What needs to be done -> Each line below with the string "silver" should be copied.

─── Given data

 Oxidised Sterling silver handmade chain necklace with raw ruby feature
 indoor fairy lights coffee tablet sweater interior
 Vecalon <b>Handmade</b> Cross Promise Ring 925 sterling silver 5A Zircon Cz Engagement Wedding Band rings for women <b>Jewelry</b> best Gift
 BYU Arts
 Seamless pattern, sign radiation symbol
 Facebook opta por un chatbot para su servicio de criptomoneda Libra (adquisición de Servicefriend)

──────
─── Given data

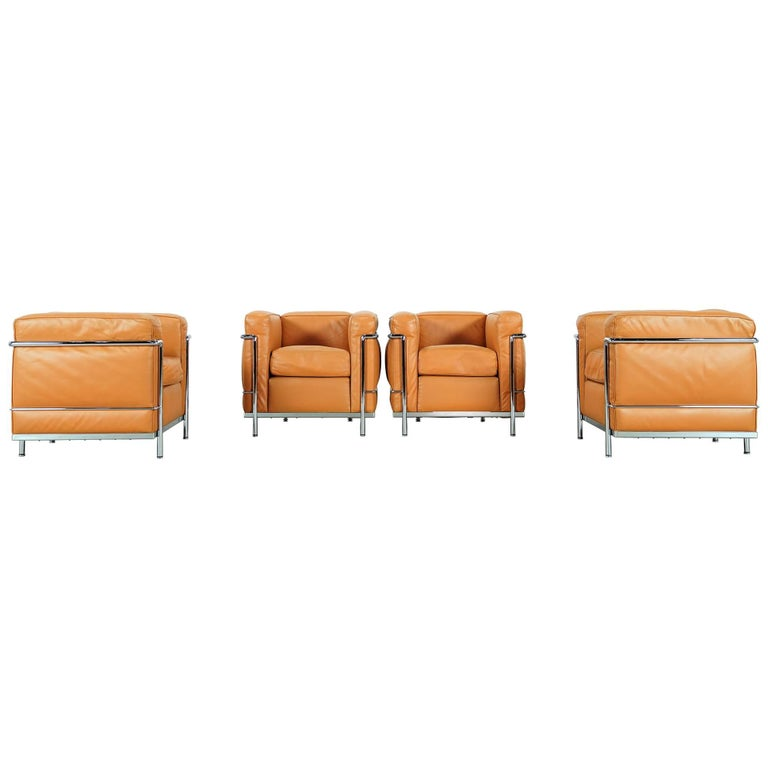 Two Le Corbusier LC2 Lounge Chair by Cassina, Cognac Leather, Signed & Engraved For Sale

──────

Solution to this problem ->
 Oxidised Sterling silver handmade chain necklace with raw ruby feature
 Vecalon <b>Handmade</b> Cross Promise Ring 925 sterling silver 5A Zircon Cz Engagement Wedding Band rings for women <b>Jewelry</b> best Gift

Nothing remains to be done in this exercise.